**SHORT TASK**
In the material that follows, retype everything from the line containing "What physical distance" through the final line without changing a word. Leave the pictures out of your copy.

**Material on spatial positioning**

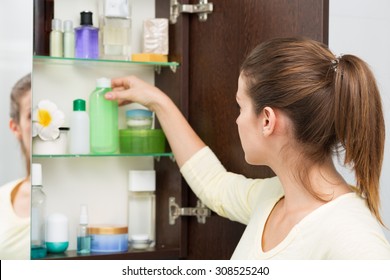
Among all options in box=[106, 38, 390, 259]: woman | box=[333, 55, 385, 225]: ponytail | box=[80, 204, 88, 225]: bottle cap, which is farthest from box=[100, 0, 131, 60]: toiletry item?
box=[333, 55, 385, 225]: ponytail

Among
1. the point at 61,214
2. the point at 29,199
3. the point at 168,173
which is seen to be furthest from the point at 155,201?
the point at 29,199

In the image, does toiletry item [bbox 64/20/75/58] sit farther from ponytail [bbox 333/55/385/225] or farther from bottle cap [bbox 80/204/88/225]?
ponytail [bbox 333/55/385/225]

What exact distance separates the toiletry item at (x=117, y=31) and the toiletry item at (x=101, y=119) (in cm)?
9

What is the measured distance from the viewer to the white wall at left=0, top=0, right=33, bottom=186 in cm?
146

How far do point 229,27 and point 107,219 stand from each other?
60 centimetres

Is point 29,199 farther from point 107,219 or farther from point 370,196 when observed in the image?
point 370,196

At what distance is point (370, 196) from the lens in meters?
1.26

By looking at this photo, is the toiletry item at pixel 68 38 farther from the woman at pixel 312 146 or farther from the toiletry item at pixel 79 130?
the woman at pixel 312 146

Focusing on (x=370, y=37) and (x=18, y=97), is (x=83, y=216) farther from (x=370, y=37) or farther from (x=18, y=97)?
(x=370, y=37)

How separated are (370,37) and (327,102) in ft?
1.08

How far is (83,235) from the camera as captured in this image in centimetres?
175

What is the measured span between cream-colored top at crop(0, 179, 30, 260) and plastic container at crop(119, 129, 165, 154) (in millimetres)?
349

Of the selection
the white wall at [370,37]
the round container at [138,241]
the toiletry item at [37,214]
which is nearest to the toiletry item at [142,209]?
the round container at [138,241]

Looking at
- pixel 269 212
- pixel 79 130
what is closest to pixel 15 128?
pixel 79 130
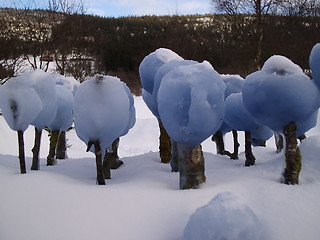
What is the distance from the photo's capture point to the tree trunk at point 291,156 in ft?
5.84

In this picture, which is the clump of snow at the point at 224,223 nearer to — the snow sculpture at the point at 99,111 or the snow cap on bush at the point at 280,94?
the snow cap on bush at the point at 280,94

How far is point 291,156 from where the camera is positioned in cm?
180

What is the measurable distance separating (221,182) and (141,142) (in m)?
4.59

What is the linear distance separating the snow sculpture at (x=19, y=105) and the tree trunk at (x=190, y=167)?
96 cm

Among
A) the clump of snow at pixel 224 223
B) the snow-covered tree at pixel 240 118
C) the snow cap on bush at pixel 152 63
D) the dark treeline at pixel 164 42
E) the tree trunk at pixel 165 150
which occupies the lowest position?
the tree trunk at pixel 165 150

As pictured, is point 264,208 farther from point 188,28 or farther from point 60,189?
point 188,28

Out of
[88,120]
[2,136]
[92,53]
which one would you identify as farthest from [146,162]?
[92,53]

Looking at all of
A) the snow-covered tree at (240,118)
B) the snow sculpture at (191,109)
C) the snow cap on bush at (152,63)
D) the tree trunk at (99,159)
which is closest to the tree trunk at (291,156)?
the snow sculpture at (191,109)

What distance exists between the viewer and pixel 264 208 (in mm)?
1500

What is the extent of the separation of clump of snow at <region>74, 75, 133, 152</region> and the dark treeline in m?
4.48

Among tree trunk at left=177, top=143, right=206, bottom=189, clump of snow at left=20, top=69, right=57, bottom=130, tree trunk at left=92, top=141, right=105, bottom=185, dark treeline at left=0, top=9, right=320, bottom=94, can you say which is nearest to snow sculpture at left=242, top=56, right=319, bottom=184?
tree trunk at left=177, top=143, right=206, bottom=189

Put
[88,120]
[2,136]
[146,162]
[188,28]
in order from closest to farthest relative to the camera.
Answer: [88,120] < [146,162] < [2,136] < [188,28]

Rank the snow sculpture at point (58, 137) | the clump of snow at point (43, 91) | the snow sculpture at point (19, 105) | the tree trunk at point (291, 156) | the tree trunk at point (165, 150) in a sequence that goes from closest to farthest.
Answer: the tree trunk at point (291, 156) → the snow sculpture at point (19, 105) → the clump of snow at point (43, 91) → the tree trunk at point (165, 150) → the snow sculpture at point (58, 137)

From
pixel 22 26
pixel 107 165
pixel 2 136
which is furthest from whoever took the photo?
pixel 22 26
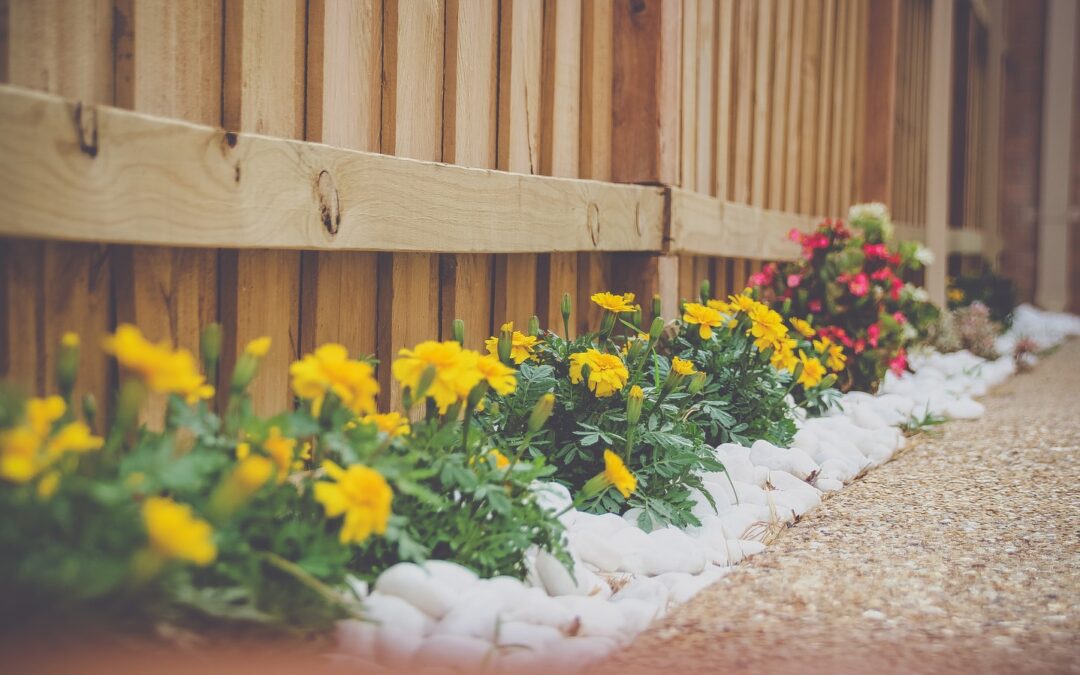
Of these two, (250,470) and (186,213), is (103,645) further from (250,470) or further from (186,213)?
(186,213)

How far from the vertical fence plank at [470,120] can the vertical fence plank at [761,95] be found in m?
1.90

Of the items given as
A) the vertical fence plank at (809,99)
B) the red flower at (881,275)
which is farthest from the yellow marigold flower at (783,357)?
the vertical fence plank at (809,99)

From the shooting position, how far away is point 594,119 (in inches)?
106

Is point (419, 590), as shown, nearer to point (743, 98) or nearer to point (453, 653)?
point (453, 653)

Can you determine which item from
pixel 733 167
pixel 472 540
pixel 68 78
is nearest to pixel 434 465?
pixel 472 540

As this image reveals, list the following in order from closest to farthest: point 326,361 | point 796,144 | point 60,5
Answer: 1. point 326,361
2. point 60,5
3. point 796,144

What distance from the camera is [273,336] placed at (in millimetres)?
1751

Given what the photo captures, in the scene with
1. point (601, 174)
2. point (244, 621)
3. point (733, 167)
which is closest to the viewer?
point (244, 621)

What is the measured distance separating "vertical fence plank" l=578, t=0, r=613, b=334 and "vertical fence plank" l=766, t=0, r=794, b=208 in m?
1.57

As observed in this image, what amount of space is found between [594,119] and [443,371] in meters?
1.46

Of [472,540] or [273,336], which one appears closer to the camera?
[472,540]

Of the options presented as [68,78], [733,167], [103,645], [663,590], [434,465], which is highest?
[733,167]

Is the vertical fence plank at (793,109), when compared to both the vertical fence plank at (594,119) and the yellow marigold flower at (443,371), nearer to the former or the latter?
the vertical fence plank at (594,119)

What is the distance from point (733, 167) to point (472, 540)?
264 centimetres
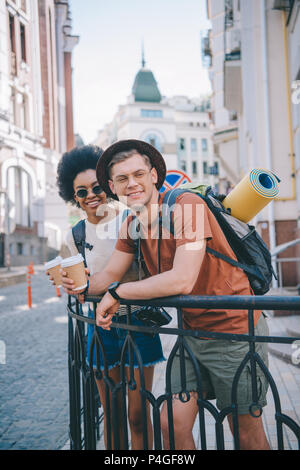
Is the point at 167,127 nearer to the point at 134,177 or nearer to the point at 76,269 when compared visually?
the point at 134,177

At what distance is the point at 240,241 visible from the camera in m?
1.94

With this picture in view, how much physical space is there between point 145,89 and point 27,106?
71688 millimetres

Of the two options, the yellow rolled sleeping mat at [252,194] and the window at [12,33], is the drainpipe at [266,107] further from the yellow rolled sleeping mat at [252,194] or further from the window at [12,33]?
the yellow rolled sleeping mat at [252,194]

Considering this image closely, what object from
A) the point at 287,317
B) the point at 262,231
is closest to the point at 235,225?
the point at 287,317

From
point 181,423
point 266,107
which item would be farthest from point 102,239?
point 266,107

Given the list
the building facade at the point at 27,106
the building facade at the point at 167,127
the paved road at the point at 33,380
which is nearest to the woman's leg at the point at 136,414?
the paved road at the point at 33,380

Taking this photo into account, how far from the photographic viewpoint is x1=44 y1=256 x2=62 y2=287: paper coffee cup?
212 cm

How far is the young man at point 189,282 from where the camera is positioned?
71.4 inches

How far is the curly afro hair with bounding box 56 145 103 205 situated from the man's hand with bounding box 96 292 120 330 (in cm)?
110

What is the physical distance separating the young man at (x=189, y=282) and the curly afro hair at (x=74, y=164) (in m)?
0.66

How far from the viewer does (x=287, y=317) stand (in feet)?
25.7

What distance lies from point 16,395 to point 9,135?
1060 centimetres
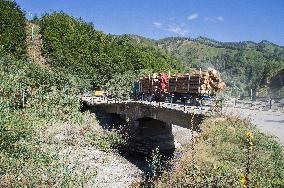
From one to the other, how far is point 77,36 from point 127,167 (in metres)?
62.1

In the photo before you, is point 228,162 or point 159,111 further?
point 159,111

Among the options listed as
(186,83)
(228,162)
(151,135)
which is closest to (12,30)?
(151,135)


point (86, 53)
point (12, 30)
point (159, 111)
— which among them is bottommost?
point (159, 111)

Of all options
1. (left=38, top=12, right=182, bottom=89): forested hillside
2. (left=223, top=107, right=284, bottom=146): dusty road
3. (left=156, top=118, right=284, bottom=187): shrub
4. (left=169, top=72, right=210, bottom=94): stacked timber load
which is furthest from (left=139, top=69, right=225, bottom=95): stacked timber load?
(left=38, top=12, right=182, bottom=89): forested hillside

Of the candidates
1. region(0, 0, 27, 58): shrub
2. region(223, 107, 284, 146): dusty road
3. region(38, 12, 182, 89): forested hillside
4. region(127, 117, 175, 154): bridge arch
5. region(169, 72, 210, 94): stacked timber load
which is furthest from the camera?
region(38, 12, 182, 89): forested hillside

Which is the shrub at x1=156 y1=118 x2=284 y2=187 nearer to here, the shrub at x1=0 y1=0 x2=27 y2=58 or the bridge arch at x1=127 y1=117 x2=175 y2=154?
the bridge arch at x1=127 y1=117 x2=175 y2=154

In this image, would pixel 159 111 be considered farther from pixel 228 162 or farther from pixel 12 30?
pixel 12 30

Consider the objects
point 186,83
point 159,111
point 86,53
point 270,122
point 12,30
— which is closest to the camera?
A: point 270,122

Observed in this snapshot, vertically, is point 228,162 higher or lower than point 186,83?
lower

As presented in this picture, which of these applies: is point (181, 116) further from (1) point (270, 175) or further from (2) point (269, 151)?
(1) point (270, 175)

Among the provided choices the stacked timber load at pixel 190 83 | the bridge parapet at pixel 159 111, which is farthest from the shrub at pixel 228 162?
the stacked timber load at pixel 190 83

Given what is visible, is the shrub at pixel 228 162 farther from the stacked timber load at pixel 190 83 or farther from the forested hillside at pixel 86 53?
the forested hillside at pixel 86 53

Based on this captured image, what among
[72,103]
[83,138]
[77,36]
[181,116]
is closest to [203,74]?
[181,116]

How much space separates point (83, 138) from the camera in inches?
1612
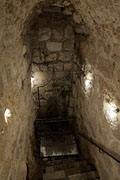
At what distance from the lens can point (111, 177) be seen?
2.92 m

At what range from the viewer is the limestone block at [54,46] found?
427cm

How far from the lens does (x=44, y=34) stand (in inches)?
163

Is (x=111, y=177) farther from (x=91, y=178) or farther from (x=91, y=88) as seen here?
(x=91, y=88)

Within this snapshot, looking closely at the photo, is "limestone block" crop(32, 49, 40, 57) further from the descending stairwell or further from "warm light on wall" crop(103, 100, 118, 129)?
"warm light on wall" crop(103, 100, 118, 129)

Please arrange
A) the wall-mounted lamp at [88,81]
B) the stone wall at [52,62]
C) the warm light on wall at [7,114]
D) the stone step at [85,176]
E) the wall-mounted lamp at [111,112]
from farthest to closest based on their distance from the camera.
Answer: the stone wall at [52,62] → the stone step at [85,176] → the wall-mounted lamp at [88,81] → the wall-mounted lamp at [111,112] → the warm light on wall at [7,114]

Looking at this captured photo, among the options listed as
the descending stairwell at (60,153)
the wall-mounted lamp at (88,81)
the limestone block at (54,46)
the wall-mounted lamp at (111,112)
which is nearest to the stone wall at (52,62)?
the limestone block at (54,46)

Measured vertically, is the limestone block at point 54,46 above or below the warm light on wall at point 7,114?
above

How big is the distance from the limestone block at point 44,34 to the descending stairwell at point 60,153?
86.9 inches

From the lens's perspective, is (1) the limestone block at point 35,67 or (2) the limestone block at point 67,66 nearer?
(1) the limestone block at point 35,67

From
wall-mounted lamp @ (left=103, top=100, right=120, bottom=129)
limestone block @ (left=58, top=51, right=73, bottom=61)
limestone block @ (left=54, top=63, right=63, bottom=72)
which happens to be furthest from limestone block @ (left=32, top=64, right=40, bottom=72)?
wall-mounted lamp @ (left=103, top=100, right=120, bottom=129)

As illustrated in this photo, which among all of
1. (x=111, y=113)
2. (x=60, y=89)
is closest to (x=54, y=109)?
(x=60, y=89)

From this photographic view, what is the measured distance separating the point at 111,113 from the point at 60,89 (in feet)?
7.98

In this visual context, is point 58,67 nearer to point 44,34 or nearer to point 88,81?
point 44,34

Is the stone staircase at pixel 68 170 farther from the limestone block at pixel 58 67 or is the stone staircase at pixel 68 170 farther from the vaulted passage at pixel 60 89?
the limestone block at pixel 58 67
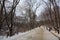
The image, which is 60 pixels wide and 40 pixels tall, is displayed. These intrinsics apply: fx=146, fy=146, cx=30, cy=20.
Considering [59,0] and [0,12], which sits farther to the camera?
[59,0]

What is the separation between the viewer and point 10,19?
57.0ft

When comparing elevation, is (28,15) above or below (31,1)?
below

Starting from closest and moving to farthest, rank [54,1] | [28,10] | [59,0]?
[54,1], [59,0], [28,10]

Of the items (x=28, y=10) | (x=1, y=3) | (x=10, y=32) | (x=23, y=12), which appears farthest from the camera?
(x=28, y=10)

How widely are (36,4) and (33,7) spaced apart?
4.15ft

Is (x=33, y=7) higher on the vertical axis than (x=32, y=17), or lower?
higher

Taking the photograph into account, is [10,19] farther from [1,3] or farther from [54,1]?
[54,1]

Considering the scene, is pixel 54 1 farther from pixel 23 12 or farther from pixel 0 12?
pixel 23 12

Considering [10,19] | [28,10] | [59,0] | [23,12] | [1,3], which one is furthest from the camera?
[28,10]

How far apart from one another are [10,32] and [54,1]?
8902 millimetres

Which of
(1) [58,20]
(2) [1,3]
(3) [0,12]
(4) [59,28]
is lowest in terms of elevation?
(4) [59,28]

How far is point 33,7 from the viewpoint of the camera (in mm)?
41750

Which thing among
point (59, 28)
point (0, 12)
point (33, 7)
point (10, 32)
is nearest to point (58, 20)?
point (59, 28)

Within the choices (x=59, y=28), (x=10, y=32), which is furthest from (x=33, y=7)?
(x=10, y=32)
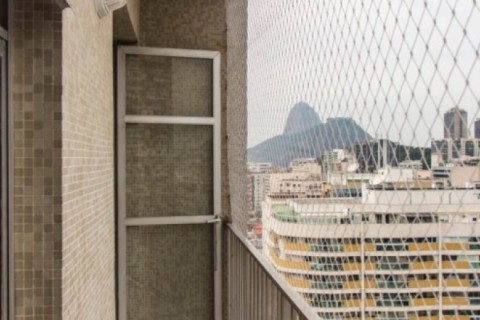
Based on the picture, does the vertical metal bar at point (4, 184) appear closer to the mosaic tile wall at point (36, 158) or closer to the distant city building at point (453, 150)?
the mosaic tile wall at point (36, 158)

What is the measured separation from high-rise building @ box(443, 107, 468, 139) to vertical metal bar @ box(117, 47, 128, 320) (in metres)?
2.93

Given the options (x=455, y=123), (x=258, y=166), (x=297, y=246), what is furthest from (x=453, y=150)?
(x=258, y=166)

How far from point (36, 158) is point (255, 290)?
155 cm

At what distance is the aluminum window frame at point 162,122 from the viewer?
3.48 meters

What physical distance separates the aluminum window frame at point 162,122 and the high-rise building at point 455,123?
9.41 ft

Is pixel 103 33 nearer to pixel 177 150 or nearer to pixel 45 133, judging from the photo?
pixel 45 133

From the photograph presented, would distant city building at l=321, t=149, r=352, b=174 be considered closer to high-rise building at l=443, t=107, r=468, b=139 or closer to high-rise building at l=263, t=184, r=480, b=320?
high-rise building at l=263, t=184, r=480, b=320

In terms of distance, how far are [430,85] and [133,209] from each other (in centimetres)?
297

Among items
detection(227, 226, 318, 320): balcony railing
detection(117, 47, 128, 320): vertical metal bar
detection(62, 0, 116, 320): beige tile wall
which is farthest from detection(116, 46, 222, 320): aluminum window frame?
detection(62, 0, 116, 320): beige tile wall

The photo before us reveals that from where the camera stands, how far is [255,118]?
298 centimetres

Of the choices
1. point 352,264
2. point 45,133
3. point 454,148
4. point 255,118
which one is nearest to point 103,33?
point 45,133

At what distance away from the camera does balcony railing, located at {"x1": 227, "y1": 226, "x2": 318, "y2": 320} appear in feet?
5.94

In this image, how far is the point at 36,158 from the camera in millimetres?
1349

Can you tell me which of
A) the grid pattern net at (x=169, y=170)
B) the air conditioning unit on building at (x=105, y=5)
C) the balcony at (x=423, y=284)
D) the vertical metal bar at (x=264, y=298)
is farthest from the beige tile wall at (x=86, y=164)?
the grid pattern net at (x=169, y=170)
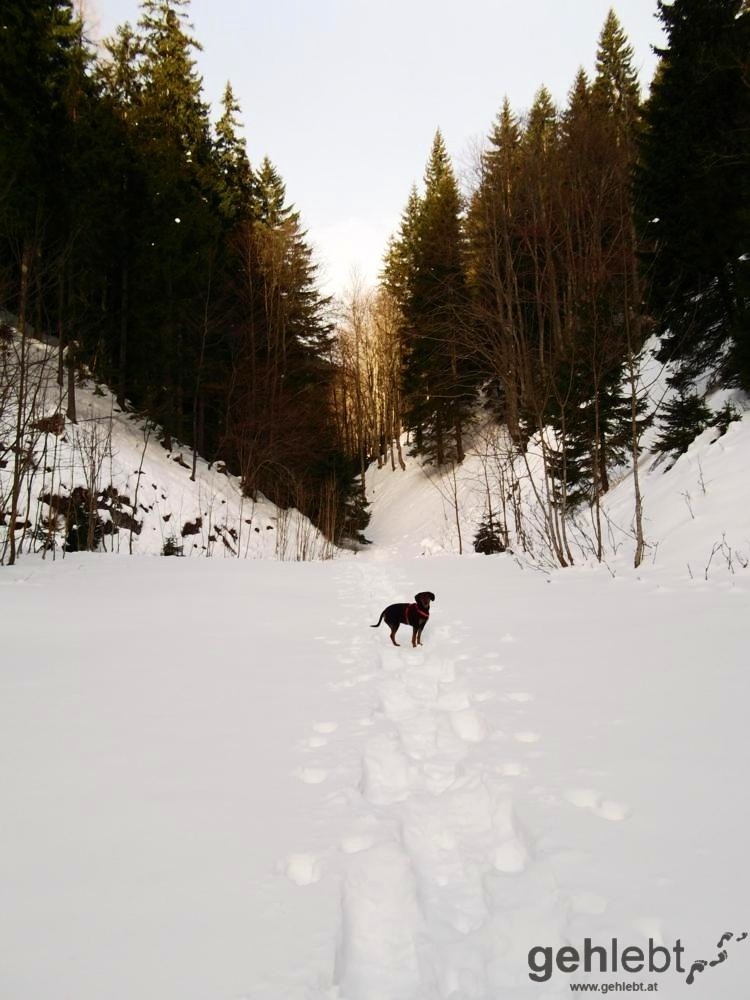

**WORKED SOLUTION**
What physical distance separates the aluminum window frame at point 162,122 and the high-rise building at point 455,123?
9.41 ft

Is pixel 103 33 nearer to pixel 177 150 or nearer to pixel 45 133, judging from the photo?
pixel 45 133

From the photograph presented, would distant city building at l=321, t=149, r=352, b=174 be considered closer to high-rise building at l=443, t=107, r=468, b=139 or closer to high-rise building at l=263, t=184, r=480, b=320?
high-rise building at l=263, t=184, r=480, b=320

In terms of distance, how far are [430,85] and [133,209] from each other (in centimetres)?
297

Among items
detection(227, 226, 318, 320): balcony railing
detection(117, 47, 128, 320): vertical metal bar
detection(62, 0, 116, 320): beige tile wall
which is farthest from detection(116, 46, 222, 320): aluminum window frame?
detection(62, 0, 116, 320): beige tile wall

The photo before us reveals that from where the camera stands, how far is [255,118]?
298 centimetres

Of the choices
1. point 352,264
2. point 45,133
3. point 454,148
4. point 255,118
which one is nearest to point 103,33?
point 45,133

At what distance away from the camera does balcony railing, located at {"x1": 227, "y1": 226, "x2": 318, "y2": 320} appear in feet?
5.94

In this image, how far is the point at 36,158 from the camera in millimetres?
1349

Can you tell me which of
A) the grid pattern net at (x=169, y=170)
B) the air conditioning unit on building at (x=105, y=5)
C) the balcony at (x=423, y=284)
D) the vertical metal bar at (x=264, y=298)
is farthest from the beige tile wall at (x=86, y=164)?
the grid pattern net at (x=169, y=170)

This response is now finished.